**Work instructions:** Reproduce the entries word for word, from the line containing "Which is larger, the value for Баян" through the line containing "Does the World", and leave the pictures out.

**Materials provided:**
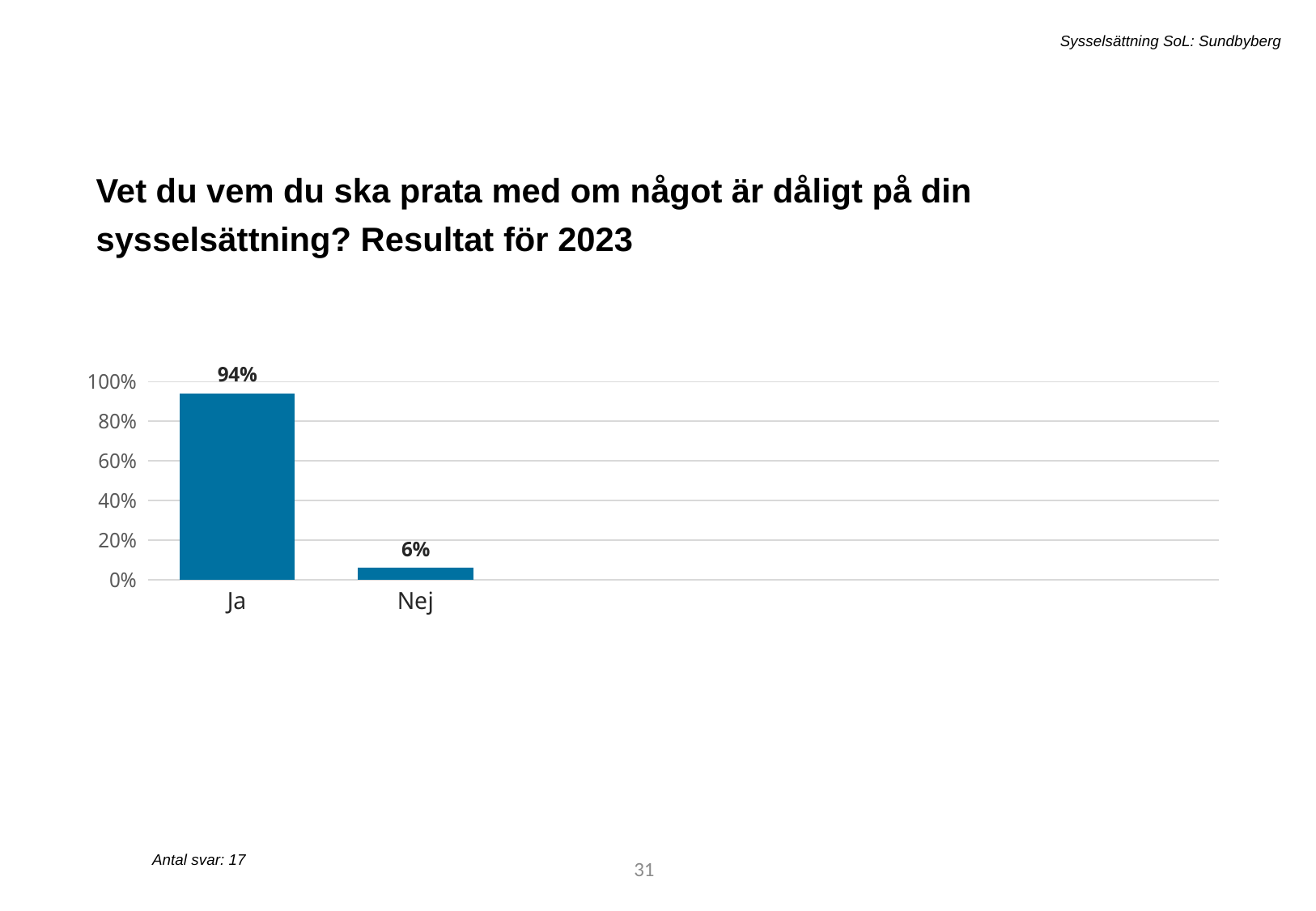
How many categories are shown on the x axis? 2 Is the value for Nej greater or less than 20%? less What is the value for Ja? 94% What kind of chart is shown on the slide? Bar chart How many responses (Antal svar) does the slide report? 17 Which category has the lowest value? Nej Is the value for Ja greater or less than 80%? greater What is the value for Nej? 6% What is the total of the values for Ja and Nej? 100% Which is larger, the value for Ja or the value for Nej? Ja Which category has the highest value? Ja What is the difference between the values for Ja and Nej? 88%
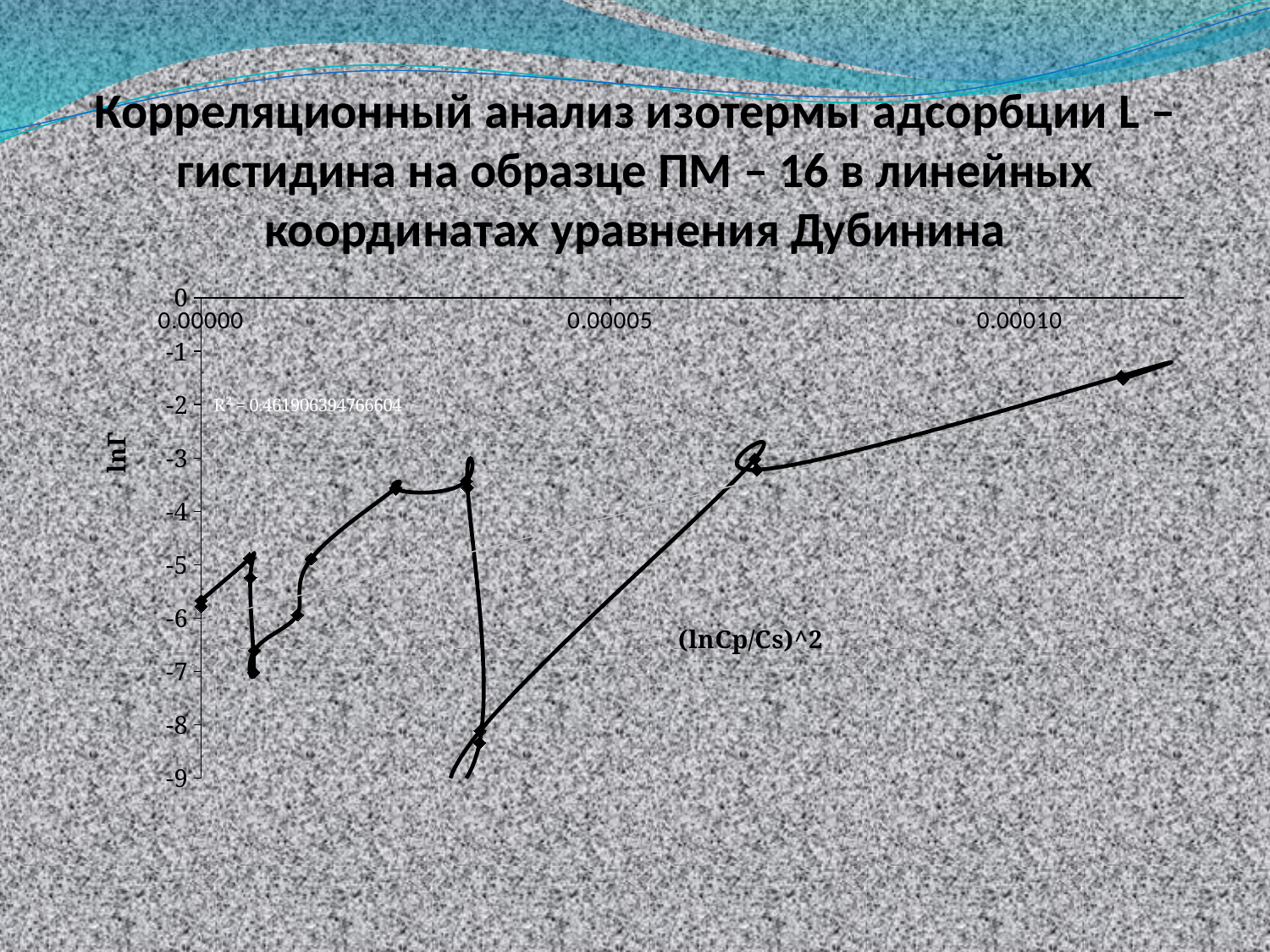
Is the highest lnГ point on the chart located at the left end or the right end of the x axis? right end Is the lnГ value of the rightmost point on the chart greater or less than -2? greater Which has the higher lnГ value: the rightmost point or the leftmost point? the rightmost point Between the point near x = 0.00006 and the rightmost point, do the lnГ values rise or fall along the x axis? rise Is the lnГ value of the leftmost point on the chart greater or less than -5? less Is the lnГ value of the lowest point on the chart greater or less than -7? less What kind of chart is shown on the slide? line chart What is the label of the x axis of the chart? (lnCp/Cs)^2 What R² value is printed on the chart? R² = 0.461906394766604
--
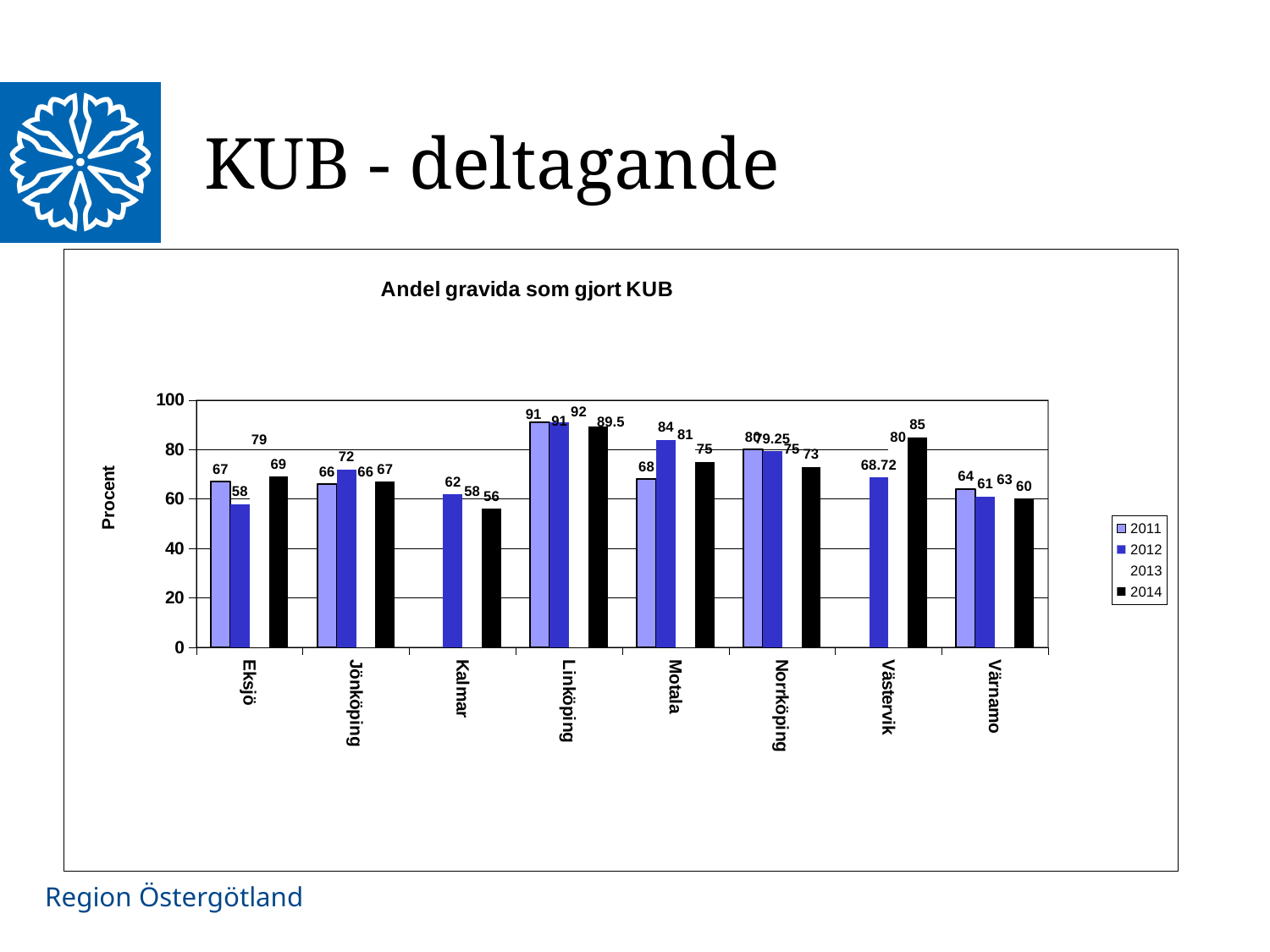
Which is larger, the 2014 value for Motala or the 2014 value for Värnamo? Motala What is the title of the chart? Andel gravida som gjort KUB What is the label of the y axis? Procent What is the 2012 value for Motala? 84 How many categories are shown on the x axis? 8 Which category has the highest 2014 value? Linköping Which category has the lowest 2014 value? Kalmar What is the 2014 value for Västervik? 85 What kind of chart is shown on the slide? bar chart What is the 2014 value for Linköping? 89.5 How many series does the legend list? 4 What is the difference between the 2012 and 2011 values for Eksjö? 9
...
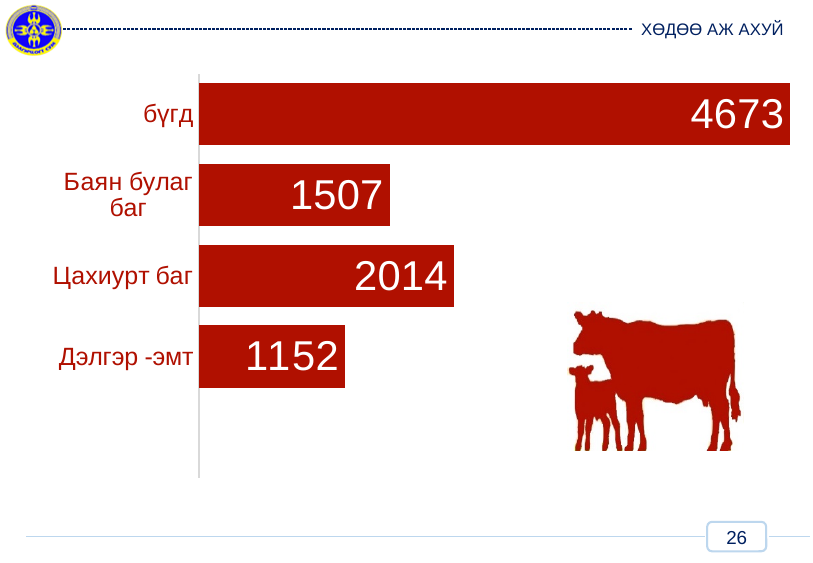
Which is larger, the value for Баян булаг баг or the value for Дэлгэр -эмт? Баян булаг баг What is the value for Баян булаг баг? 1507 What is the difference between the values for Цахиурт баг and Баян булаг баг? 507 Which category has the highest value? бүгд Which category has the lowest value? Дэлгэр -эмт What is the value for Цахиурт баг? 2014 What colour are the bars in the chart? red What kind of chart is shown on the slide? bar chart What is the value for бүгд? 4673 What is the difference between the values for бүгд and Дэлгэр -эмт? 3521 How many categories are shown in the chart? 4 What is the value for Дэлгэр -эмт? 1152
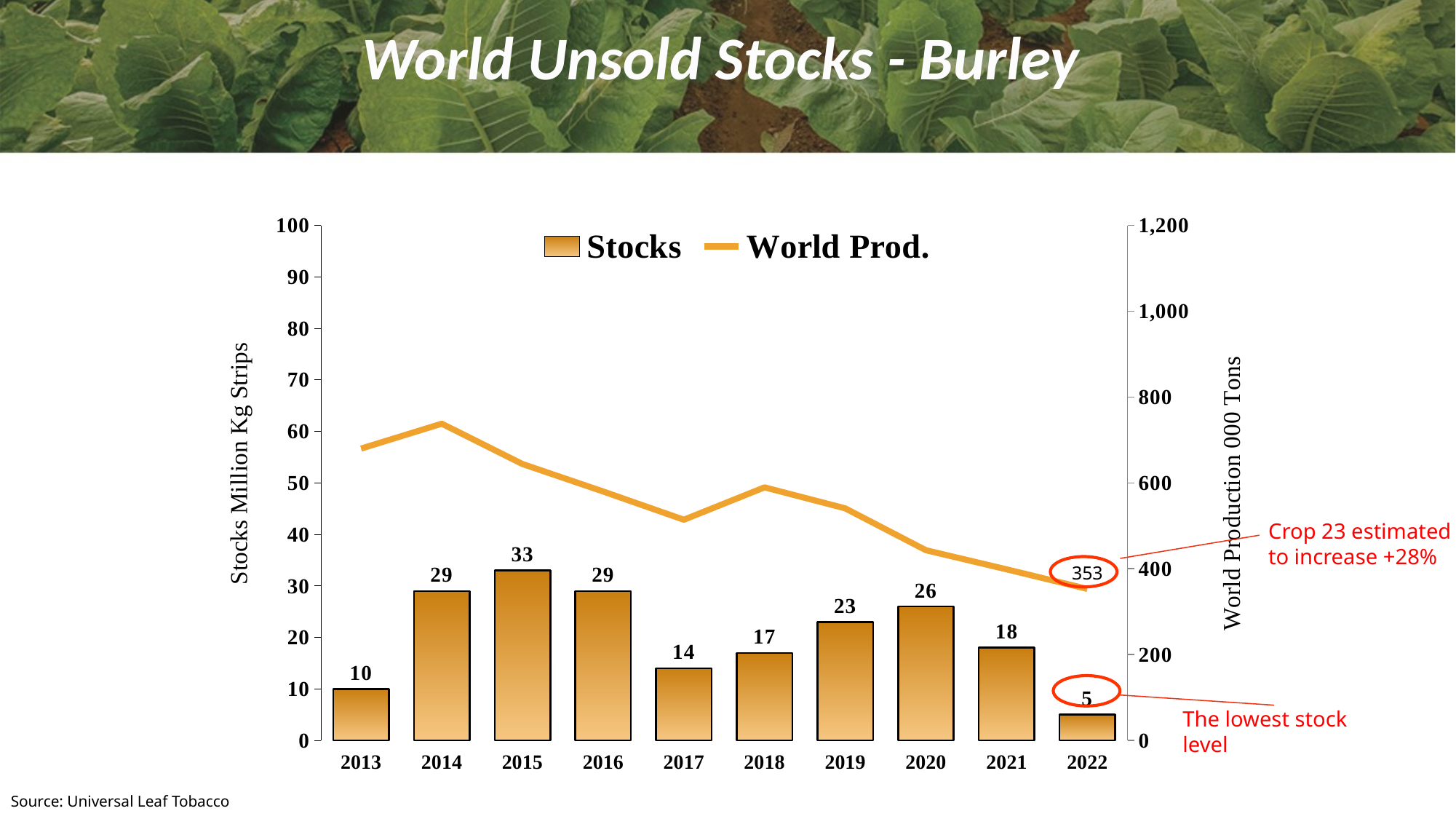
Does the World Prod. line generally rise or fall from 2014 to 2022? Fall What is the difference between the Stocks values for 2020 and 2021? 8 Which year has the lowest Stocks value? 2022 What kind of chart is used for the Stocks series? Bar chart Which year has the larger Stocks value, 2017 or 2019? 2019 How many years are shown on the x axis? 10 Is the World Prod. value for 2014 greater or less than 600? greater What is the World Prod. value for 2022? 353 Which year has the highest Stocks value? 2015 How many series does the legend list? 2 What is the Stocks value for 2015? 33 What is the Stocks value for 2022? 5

**Result of this exercise:**
Which is larger, the value for Баян булаг баг or the value for Дэлгэр -эмт? Баян булаг баг What is the value for Баян булаг баг? 1507 What is the difference between the values for Цахиурт баг and Баян булаг баг? 507 Which category has the highest value? бүгд Which category has the lowest value? Дэлгэр -эмт What is the value for Цахиурт баг? 2014 What colour are the bars in the chart? red What kind of chart is shown on the slide? bar chart What is the value for бүгд? 4673 What is the difference between the values for бүгд and Дэлгэр -эмт? 3521 How many categories are shown in the chart? 4 What is the value for Дэлгэр -эмт? 1152
Does the World Prod. line generally rise or fall from 2014 to 2022? Fall What is the difference between the Stocks values for 2020 and 2021? 8 Which year has the lowest Stocks value? 2022 What kind of chart is used for the Stocks series? Bar chart Which year has the larger Stocks value, 2017 or 2019? 2019 How many years are shown on the x axis? 10 Is the World Prod. value for 2014 greater or less than 600? greater What is the World Prod. value for 2022? 353 Which year has the highest Stocks value? 2015 How many series does the legend list? 2 What is the Stocks value for 2015? 33 What is the Stocks value for 2022? 5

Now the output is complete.